Multiply 4.3 for each part of the inequality.

$\begin{array}{c}-1.99\left(4.3\right)<4.3z<1.44\left(4.3\right)\\ -8.557<4.3z<6.192\end{array}$

Add 27.2 for each part of the inequality.

$\begin{array}{c}-8.557+27.2<27.2+4.3z<27.2+6.192\\ 18.6<x<33.4\end{array}$

Hence, the x interval for $-1.99<z<1.44$ is $18.6<x<33.4$.

(g)

To determine

Identify whether the fawn weighing 14 kilograms is unusually small animal or not using z values and Figure 6-15.

Answer to Problem 10P

Yes, the fawn weighing 14 kilograms is unusually small animal.

Explanation of Solution

Calculation:

The weight of the fawn is 14 kilograms. The z score is,

$\begin{array}{c}z=\frac{x-27.2}{4.3}\\ =\frac{14-27.2}{4.3}\\ =\frac{-13.2}{4.3}\\ =-3.07\end{array}$

The weight of the fawn is 14 kilograms is 3.07 standard deviations below the mean value. The z score value is less than –3 indicating that the value is very unusual.

The figure 6-15 is the standard normal distribution curve. The z value is located on the curve as below.

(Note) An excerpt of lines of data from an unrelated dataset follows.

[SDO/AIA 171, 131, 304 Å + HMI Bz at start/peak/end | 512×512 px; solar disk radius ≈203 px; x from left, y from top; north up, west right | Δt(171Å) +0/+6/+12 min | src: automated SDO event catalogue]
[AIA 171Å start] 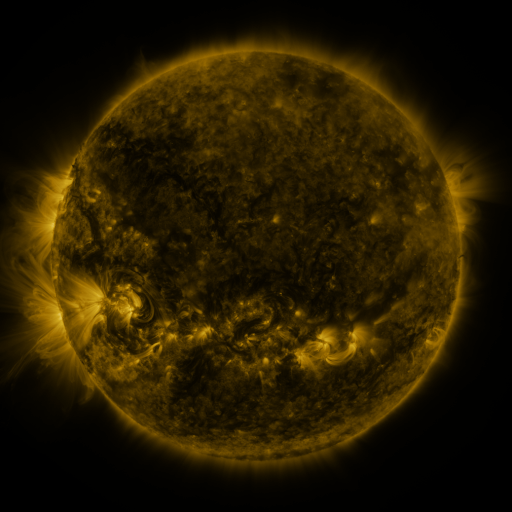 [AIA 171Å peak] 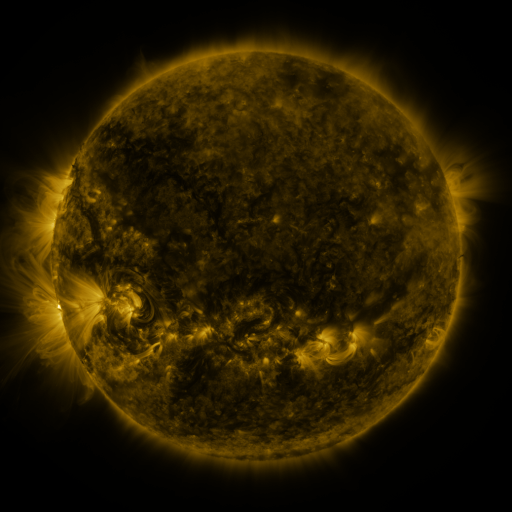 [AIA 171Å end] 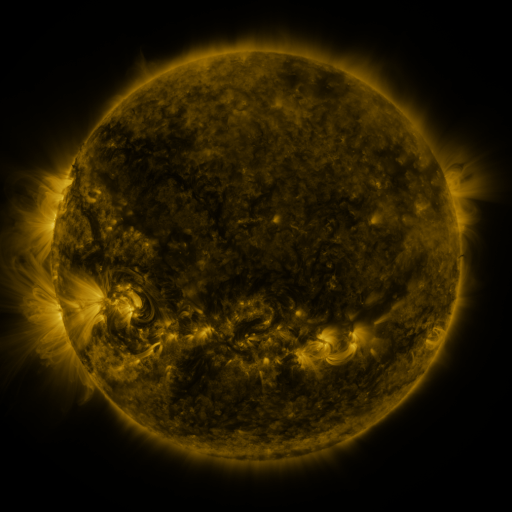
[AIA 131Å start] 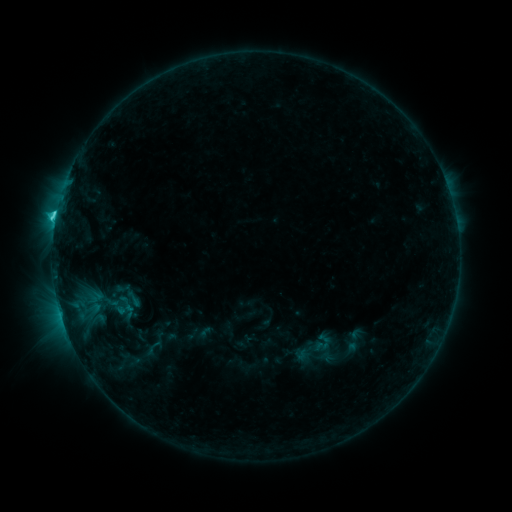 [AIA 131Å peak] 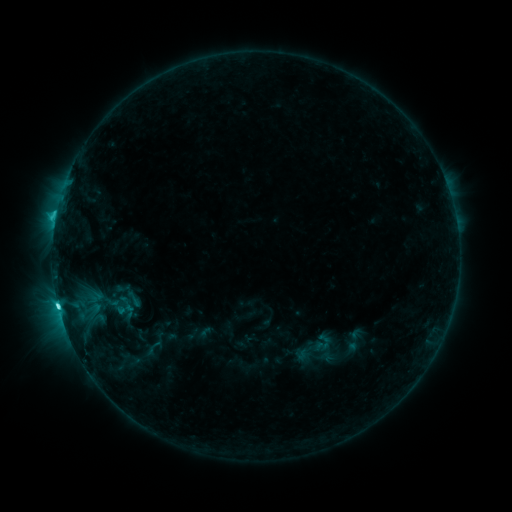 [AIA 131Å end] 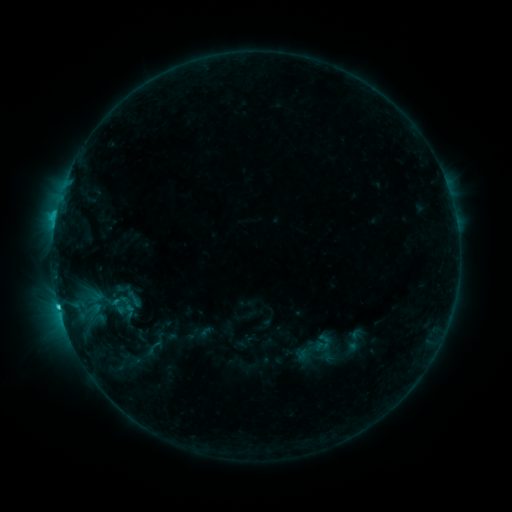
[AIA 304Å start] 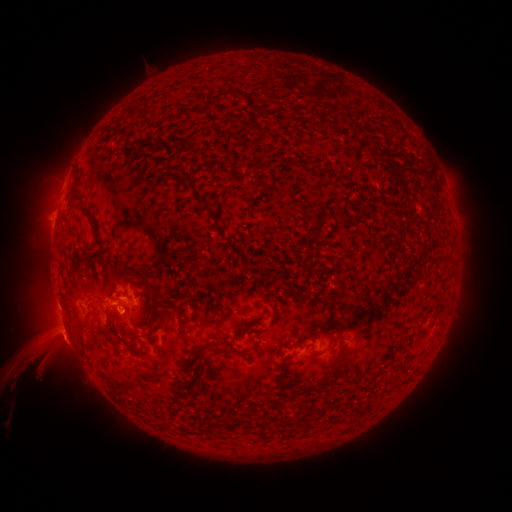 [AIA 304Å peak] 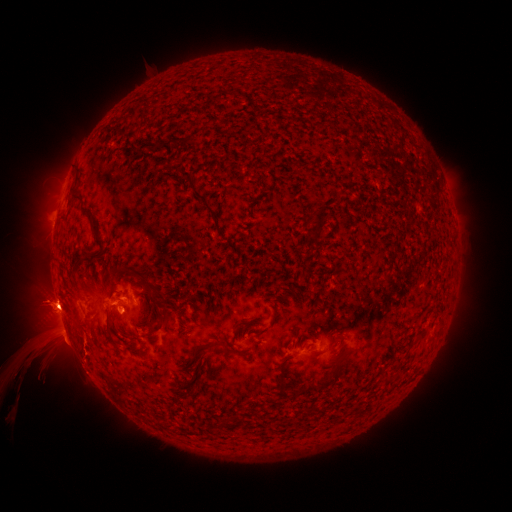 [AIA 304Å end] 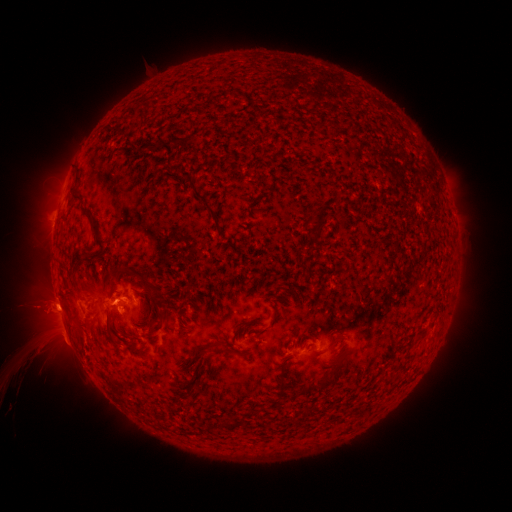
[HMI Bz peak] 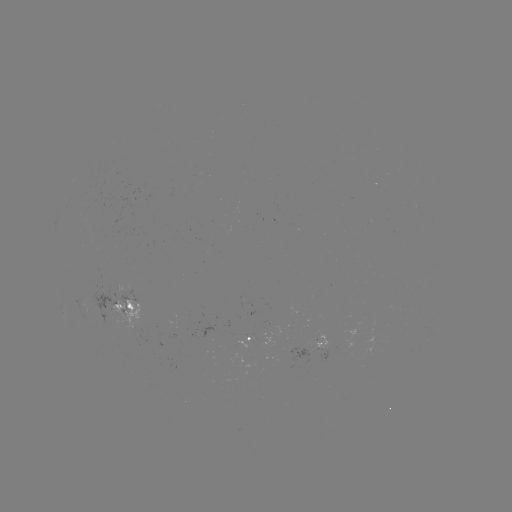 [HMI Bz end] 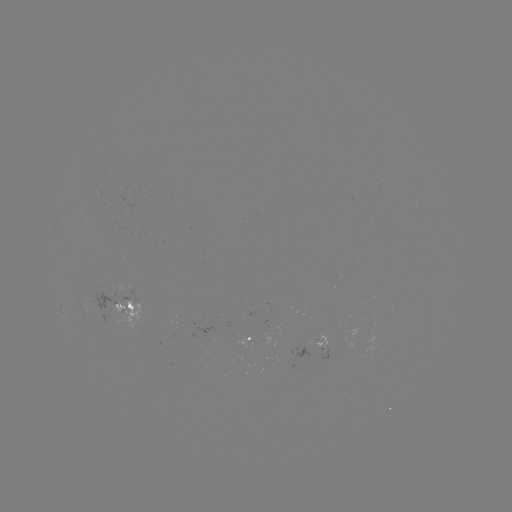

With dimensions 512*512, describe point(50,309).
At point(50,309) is eruption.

The z value that is far from the mean (zero) is considered as unusual. From the figure it can be observed that z value is very far from the value of mean indicating that it is very unusual. This shows that, fawn weighing 14 kilograms is unusually very small animal.

(h)

To determine

Explain whether the value of z for weight of the fawn would be closer to 0, –2, or 3 when fawn is unusually large.

Answer to Problem 10P

The value of z for weight of the fawn would be closer to 3 when fawn is unusually large.

Explanation of Solution

The z value that is far from the mean (zero) is considered as unusual. If the value is closer to –3 is usually very small and value closer to 3 is usually very large.

If the value of z for weight of the fawn is closer to 3 then the weight of the fawn usually would be very large.